Rescale the items from the line with "What is the precise" through the end of the items, and write those lines out again with the requests included. Multiply every distance in the answers by 1.65, rounding each result to the same number of decimal places as the original and rounding halves up.

● **RECORD EXTRACTS**

########

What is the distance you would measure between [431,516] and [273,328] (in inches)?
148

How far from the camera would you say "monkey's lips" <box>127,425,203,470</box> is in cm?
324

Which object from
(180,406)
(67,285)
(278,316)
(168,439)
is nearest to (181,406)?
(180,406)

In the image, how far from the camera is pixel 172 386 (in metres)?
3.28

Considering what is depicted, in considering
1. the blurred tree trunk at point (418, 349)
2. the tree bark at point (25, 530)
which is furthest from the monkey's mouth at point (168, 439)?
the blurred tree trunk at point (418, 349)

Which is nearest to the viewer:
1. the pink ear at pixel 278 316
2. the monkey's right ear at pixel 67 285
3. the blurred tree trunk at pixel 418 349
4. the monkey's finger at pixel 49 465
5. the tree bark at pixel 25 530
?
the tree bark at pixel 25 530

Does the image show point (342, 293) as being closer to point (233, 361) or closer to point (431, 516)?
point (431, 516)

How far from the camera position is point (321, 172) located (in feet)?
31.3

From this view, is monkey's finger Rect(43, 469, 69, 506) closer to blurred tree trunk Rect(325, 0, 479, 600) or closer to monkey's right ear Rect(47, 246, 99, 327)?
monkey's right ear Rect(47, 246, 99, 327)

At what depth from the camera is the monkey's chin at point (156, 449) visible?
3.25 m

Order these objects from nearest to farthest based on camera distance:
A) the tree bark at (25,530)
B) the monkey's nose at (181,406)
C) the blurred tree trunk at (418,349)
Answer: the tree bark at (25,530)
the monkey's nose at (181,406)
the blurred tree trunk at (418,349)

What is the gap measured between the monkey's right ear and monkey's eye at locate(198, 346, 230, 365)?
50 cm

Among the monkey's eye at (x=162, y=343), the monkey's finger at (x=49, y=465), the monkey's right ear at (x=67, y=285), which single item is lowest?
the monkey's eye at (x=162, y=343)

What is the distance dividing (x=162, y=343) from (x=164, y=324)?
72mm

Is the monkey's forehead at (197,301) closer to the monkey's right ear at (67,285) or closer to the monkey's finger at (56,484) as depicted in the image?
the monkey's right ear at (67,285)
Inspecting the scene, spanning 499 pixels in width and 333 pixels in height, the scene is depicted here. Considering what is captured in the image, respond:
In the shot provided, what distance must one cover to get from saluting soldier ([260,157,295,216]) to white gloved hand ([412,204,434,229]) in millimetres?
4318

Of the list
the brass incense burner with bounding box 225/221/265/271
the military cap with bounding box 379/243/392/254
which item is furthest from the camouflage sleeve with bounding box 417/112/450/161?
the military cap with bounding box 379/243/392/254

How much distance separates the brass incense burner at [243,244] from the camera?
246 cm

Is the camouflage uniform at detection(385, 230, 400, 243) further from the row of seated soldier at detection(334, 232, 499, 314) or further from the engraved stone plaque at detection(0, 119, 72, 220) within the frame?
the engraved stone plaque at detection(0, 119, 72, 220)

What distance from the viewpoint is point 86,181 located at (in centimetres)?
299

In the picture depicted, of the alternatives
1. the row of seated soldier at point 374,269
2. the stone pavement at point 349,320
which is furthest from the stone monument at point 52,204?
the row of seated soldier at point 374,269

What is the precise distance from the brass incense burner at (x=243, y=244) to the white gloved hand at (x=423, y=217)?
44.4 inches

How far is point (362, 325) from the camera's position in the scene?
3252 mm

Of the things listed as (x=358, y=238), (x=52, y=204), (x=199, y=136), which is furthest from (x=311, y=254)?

########

● **EXERCISE RESPONSE**
What is the precise distance from the brass incense burner at (x=243, y=244) to the white gloved hand at (x=423, y=217)?
73.3 inches

How far is point (362, 325) from the camera's position in the scene?
5366 mm

Of the things listed as (x=358, y=238), (x=52, y=204), (x=199, y=136), which is furthest from (x=311, y=254)?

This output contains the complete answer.